As chief executive officer for CUR, an organization which now totals over 600 higher education institutions in its membership, Hensel oversaw significant growth as her leadership guided it to a prominent place in higher education. She has been a passionate supporter of undergraduate research throughout her career, including serving as principal (or co-principal) investigator on seven National Science Foundation (NSF) grants and publishing several papers on the topic. Prior to becoming CUR’s chief executive officer, Hensel was the sixth president of the University of Maine at Presque Isle, at which she strongly advocated for the inclusion of undergraduate research in the curriculum. Under her leadership the University Day undergraduate research symposium was established. During her tenure, the university also adopted a theme of adventurous learning which encompassed intellectual, cultural, and outdoor adventures.
Previously she served as Provost and Vice President for Academic Affairs at the University of Maine at Farmington where she also served as Dean of the College of Education.
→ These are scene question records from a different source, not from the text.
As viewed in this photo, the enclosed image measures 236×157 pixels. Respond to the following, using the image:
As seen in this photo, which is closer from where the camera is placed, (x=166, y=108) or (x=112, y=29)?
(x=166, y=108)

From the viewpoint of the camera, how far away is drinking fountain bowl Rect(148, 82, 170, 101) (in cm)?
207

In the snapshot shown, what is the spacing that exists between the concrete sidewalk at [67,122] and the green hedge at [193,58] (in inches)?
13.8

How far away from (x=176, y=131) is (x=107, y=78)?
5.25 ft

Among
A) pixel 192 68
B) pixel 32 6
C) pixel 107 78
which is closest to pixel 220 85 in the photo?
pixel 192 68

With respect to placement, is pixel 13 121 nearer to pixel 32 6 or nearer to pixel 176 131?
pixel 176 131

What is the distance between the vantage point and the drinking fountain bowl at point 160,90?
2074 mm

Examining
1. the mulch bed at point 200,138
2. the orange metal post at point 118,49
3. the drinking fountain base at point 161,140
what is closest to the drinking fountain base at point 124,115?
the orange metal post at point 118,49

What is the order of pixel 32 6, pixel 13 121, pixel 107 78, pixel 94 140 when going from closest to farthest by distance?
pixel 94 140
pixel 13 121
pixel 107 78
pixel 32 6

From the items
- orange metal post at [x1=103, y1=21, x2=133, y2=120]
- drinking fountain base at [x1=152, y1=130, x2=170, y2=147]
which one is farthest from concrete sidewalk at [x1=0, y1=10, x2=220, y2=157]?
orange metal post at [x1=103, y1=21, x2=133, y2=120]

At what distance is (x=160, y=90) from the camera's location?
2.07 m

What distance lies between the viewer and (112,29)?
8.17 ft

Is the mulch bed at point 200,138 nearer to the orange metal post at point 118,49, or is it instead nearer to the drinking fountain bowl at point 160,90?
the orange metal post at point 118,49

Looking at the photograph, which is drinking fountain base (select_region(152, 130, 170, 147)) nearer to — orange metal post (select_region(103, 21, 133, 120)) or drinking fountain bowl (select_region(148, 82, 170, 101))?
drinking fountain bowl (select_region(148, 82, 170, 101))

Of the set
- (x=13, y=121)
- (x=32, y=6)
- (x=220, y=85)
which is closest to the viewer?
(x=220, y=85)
Before moving to Maine in 1992, she was Department Chair and Professor of Education at the University of Redlands in Redlands, California.
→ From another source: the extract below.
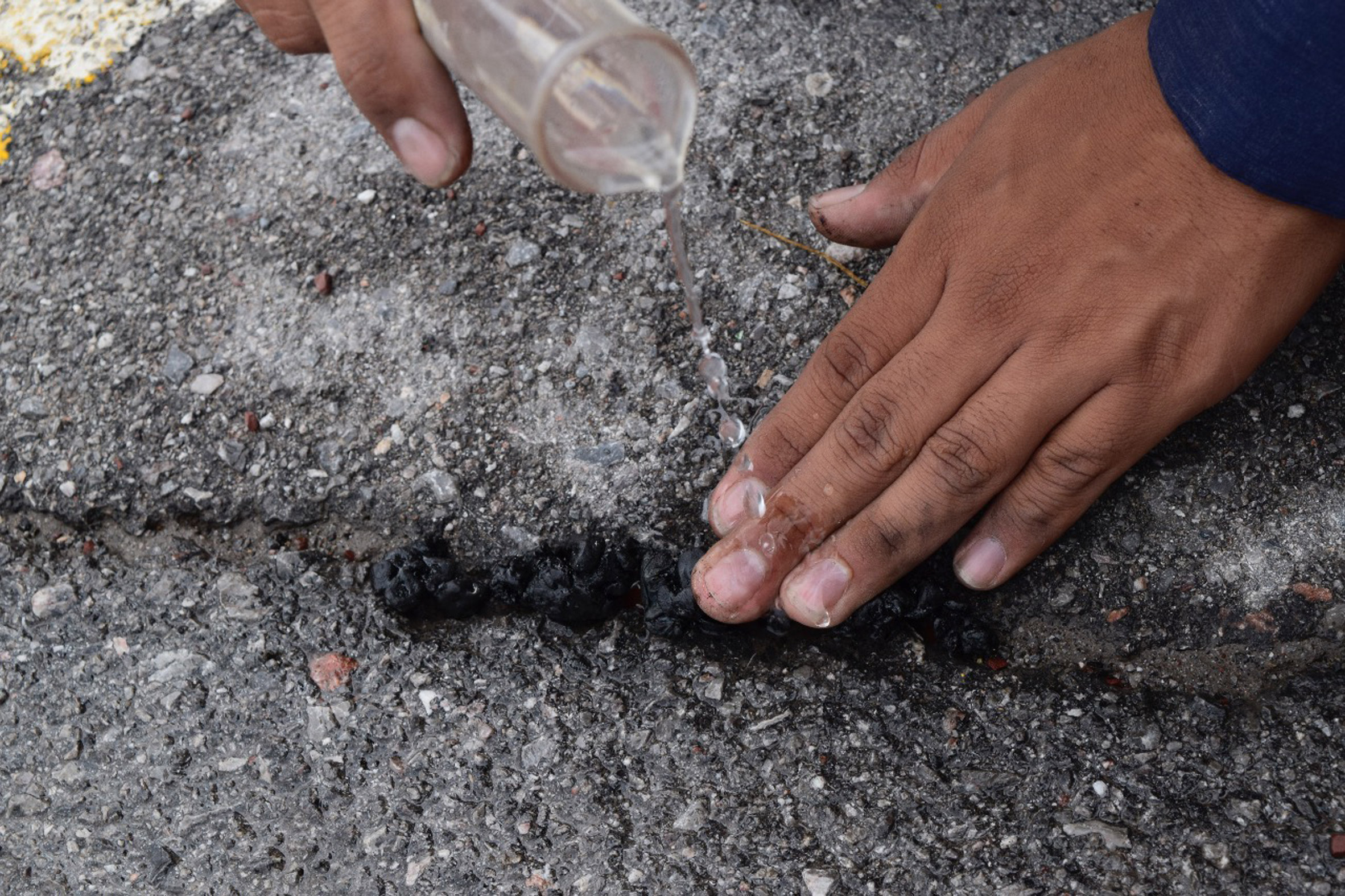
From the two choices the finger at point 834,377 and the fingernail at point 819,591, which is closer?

Hensel holds a doctorate degree in early childhood education from the University of Georgia, masters’ degrees in theater and early childhood education from San Francisco State University and a Bachelor of Arts degree in theater also from San Francisco State. She is a former Commissioner of the New England Association of Schools and Colleges, was a trustee of the Maine School of Science and Mathematics, and served on the governor-appointed Maine Economic Growth Council.
In 2003, Hensel was inducted into the Maine Women’s Hall of Fame for her work in promoting higher education in Maine and supporting the role of women in higher education. She is the author of several articles on issues of family and work, creativity in young children, and diversity in education.